WORK REQUIRED: Please convert the material into a Markdown table with the columns Row and Line, from the line containing "As captured in" through the line containing "2.40 meters", both included. Give each line its row number, and leave out blank lines and pictures.
# start of PROVIDED DATA
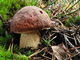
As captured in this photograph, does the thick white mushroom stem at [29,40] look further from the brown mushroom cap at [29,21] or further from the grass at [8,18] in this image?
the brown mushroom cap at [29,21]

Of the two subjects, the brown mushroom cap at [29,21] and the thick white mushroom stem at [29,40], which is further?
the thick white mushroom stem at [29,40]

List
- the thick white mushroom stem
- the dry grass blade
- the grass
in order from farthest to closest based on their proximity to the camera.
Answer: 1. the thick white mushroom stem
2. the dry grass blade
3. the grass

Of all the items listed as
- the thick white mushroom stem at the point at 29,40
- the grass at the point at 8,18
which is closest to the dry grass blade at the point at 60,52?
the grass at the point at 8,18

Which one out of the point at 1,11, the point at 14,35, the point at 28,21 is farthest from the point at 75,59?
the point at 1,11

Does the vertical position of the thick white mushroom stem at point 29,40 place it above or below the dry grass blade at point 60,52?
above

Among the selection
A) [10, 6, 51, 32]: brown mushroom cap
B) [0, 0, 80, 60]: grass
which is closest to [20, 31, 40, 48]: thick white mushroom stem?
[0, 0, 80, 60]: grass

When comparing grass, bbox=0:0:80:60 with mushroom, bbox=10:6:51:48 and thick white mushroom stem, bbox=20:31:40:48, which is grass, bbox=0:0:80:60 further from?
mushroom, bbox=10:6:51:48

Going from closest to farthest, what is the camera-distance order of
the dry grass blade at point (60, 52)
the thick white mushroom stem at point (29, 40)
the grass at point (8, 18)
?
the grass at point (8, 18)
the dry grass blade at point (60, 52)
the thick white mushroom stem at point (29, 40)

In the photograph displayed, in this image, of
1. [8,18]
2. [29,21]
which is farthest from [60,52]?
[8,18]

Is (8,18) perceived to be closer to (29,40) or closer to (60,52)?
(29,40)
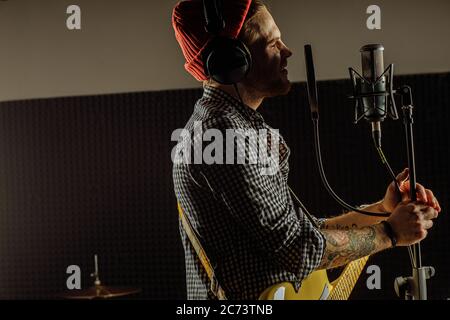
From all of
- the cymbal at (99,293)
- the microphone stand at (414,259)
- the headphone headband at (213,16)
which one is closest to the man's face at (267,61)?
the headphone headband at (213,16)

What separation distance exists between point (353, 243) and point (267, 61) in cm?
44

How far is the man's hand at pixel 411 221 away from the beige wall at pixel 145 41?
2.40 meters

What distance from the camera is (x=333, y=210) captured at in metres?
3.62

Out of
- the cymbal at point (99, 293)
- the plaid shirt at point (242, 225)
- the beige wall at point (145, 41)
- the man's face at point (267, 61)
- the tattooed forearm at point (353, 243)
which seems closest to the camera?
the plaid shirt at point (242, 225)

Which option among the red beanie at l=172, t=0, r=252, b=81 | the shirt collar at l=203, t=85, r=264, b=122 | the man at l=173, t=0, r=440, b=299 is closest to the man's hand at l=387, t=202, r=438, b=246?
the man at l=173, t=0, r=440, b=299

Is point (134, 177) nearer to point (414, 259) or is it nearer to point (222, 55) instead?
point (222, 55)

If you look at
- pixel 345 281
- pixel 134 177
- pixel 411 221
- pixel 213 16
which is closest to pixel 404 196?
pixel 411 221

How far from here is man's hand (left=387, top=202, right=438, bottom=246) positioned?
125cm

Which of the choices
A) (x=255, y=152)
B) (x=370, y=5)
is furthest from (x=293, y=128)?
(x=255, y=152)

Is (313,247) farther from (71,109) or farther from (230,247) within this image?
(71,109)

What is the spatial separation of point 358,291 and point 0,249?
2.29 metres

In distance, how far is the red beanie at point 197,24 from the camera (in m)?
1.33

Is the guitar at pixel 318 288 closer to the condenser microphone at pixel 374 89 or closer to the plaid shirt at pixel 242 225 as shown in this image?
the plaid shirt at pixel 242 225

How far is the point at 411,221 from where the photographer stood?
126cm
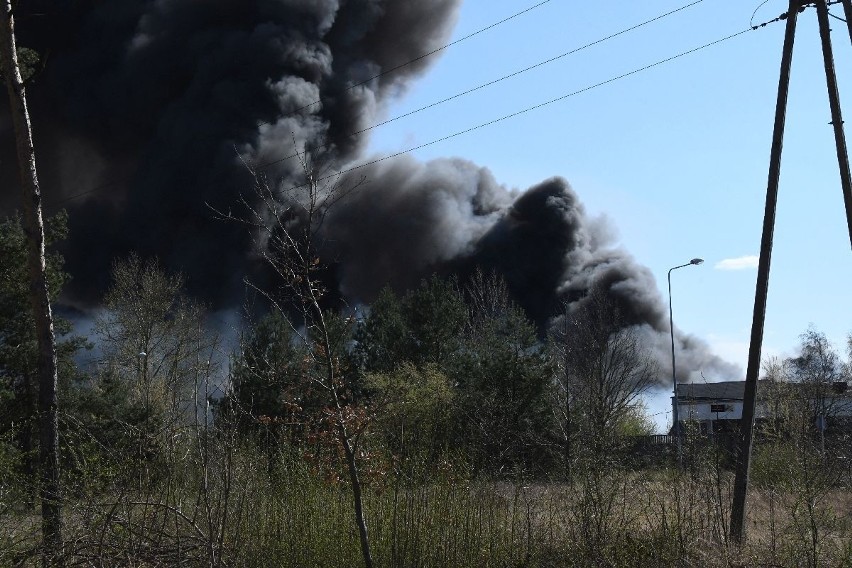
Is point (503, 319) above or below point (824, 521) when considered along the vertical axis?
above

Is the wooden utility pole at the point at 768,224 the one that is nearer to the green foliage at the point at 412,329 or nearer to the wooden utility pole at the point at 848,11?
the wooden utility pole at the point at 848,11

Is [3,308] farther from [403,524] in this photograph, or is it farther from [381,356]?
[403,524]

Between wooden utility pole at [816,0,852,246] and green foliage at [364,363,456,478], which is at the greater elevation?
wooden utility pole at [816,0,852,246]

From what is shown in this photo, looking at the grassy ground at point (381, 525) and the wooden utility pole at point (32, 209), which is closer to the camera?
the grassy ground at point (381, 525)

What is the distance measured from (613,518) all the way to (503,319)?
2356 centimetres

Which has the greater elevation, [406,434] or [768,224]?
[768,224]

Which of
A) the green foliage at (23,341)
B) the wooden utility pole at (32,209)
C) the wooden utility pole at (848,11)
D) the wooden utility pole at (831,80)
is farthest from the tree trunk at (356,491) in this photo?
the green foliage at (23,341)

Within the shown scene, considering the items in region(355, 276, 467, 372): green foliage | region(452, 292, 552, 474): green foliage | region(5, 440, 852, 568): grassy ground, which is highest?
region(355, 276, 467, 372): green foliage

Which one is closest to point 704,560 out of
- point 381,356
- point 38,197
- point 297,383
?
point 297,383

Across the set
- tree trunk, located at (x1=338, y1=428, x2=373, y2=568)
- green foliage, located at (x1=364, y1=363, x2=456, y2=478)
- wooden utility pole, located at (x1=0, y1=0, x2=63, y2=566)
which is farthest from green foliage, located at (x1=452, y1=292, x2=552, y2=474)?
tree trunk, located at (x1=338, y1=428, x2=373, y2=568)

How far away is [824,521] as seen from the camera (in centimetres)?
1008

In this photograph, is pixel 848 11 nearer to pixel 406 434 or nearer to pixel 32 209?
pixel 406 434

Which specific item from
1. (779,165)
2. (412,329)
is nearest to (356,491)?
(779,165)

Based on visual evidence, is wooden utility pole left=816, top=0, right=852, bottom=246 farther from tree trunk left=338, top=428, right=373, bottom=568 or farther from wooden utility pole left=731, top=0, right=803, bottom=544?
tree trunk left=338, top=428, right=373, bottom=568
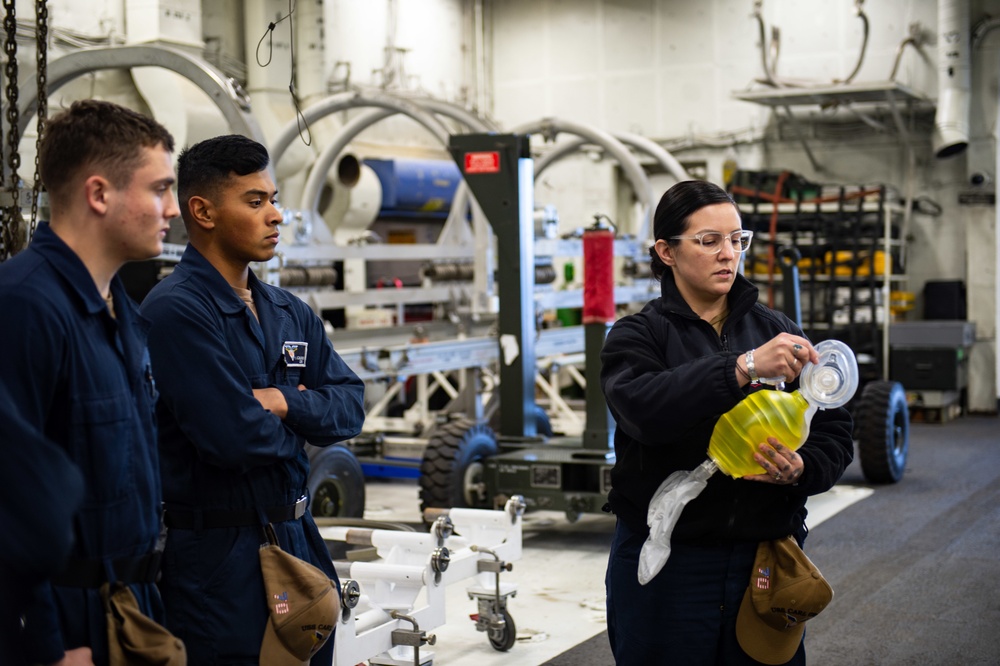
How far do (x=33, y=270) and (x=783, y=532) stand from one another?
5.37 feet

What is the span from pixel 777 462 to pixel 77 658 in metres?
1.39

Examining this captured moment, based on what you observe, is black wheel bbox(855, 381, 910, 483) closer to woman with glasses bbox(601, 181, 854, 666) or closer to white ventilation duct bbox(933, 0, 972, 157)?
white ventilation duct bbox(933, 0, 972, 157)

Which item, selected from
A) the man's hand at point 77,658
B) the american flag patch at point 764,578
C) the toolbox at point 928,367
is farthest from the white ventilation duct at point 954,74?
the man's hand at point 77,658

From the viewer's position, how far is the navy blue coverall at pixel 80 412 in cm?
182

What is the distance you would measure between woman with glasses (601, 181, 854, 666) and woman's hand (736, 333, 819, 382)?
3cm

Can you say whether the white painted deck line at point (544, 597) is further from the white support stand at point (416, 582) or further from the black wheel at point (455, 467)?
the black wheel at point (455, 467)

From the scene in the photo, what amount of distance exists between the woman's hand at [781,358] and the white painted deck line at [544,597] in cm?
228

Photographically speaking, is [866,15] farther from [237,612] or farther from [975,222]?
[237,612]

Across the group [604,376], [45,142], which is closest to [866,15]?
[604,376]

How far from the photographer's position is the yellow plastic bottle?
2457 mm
# end of PROVIDED DATA
# start of PROVIDED DATA
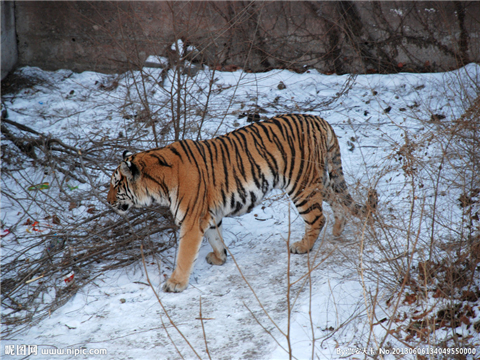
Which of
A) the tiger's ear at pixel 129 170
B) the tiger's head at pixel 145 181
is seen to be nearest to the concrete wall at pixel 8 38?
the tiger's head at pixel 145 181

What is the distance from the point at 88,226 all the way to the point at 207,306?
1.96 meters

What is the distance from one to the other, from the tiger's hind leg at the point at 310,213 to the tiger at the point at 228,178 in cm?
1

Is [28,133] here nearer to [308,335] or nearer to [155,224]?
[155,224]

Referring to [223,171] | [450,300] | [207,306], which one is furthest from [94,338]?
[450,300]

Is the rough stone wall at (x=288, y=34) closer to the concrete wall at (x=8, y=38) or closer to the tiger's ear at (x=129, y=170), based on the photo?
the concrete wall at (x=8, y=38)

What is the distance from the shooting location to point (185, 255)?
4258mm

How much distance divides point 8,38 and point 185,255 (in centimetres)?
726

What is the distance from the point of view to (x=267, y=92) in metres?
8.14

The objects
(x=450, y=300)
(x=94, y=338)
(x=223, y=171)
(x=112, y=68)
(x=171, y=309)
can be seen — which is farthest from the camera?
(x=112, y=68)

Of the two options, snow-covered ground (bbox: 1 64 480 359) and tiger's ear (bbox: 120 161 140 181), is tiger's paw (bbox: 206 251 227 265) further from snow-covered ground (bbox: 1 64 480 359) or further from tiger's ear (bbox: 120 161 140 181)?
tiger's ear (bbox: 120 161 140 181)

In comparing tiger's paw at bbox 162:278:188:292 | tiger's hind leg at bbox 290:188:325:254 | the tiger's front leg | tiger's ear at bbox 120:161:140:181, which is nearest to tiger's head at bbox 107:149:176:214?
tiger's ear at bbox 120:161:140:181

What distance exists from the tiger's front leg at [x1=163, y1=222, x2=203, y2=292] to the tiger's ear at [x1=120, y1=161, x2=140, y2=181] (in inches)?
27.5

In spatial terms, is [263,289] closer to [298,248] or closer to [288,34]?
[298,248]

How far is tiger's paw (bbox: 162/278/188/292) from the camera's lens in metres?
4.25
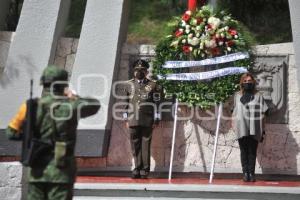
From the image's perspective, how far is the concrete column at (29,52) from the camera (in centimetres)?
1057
# end of PROVIDED DATA
# start of PROVIDED DATA
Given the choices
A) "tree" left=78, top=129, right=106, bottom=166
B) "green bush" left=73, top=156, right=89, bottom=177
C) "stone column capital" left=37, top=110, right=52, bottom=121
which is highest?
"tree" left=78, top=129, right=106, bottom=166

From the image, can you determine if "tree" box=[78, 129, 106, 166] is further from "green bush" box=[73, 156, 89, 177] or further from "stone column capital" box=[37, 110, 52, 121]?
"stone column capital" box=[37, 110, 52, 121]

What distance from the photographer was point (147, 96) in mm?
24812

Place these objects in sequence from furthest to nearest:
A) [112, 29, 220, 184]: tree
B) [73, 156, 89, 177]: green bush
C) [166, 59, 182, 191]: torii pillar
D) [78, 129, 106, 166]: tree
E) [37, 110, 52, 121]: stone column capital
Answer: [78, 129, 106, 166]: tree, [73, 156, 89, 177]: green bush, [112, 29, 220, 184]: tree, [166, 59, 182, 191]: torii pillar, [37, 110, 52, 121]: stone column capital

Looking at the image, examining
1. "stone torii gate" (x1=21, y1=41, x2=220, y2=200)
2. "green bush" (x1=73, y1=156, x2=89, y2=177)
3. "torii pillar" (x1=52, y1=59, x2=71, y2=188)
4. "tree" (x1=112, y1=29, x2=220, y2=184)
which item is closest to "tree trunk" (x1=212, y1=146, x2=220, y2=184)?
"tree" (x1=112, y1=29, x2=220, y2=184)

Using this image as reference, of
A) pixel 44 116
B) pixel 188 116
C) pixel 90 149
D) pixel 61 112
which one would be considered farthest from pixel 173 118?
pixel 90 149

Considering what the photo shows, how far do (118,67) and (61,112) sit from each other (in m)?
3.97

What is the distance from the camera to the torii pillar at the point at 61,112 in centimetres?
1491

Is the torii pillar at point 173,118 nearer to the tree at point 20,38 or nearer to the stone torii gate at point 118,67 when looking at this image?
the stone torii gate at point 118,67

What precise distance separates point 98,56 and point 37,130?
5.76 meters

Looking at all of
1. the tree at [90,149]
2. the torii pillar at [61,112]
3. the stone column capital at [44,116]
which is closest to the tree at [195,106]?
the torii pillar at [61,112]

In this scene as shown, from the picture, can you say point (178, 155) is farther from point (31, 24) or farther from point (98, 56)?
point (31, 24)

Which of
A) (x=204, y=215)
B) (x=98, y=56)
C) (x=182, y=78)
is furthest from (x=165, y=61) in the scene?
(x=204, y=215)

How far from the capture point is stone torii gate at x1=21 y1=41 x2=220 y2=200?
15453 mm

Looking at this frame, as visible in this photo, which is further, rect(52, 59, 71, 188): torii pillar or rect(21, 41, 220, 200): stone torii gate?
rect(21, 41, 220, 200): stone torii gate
# end of PROVIDED DATA
EXERCISE OUTPUT:
| Row | Line |
|---|---|
| 1 | As captured in this photograph, does the thick white mushroom stem at [29,40] look further from the brown mushroom cap at [29,21] or further from the grass at [8,18] in this image? |
| 2 | the brown mushroom cap at [29,21] |
| 3 | Of the two subjects, the brown mushroom cap at [29,21] and the thick white mushroom stem at [29,40], which is further? |
| 4 | the thick white mushroom stem at [29,40] |
| 5 | List |
| 6 | - the thick white mushroom stem |
| 7 | - the dry grass blade |
| 8 | - the grass |
| 9 | in order from farthest to closest based on their proximity to the camera. |
| 10 | Answer: 1. the thick white mushroom stem |
| 11 | 2. the dry grass blade |
| 12 | 3. the grass |
| 13 | Of all the items listed as |
| 14 | - the thick white mushroom stem at the point at 29,40 |
| 15 | - the grass at the point at 8,18 |
| 16 | which is closest to the dry grass blade at the point at 60,52? |
| 17 | the grass at the point at 8,18 |
| 18 | Which one out of the point at 1,11, the point at 14,35, the point at 28,21 is farthest from the point at 75,59? |
| 19 | the point at 1,11 |
| 20 | Does the vertical position of the thick white mushroom stem at point 29,40 place it above or below the dry grass blade at point 60,52? |
| 21 | above |
| 22 | Among the selection |
| 23 | A) [10, 6, 51, 32]: brown mushroom cap |
| 24 | B) [0, 0, 80, 60]: grass |
| 25 | which is closest to [20, 31, 40, 48]: thick white mushroom stem? |
| 26 | [0, 0, 80, 60]: grass |
| 27 | When comparing grass, bbox=0:0:80:60 with mushroom, bbox=10:6:51:48 and thick white mushroom stem, bbox=20:31:40:48, which is grass, bbox=0:0:80:60 further from? |
| 28 | mushroom, bbox=10:6:51:48 |
| 29 | Going from closest to farthest, what is the camera-distance order of |
| 30 | the dry grass blade at point (60, 52) |
| 31 | the thick white mushroom stem at point (29, 40) |
| 32 | the grass at point (8, 18) |
| 33 | ? |
| 34 | the grass at point (8, 18) |
| 35 | the dry grass blade at point (60, 52) |
| 36 | the thick white mushroom stem at point (29, 40) |
| 37 | In the photograph displayed, in this image, of |
| 38 | 1. [8,18] |
| 39 | 2. [29,21] |
| 40 | which is farthest from [60,52]? |
| 41 | [8,18] |
| 42 | Is (8,18) perceived to be closer to (29,40) or closer to (60,52)? |
| 43 | (29,40) |
| 44 | From all of |
| 45 | - the cymbal at (99,293) |
| 46 | - the microphone stand at (414,259) |
| 47 | - the headphone headband at (213,16) |
| 48 | which one is closest to the man's face at (267,61)? |
| 49 | the headphone headband at (213,16) |
| 50 | What separation distance exists between point (353, 243) and point (267, 61) in cm? |
| 51 | 44 |
| 52 | How far is the man's hand at pixel 411 221 away from the beige wall at pixel 145 41? |
| 53 | 2.40 meters |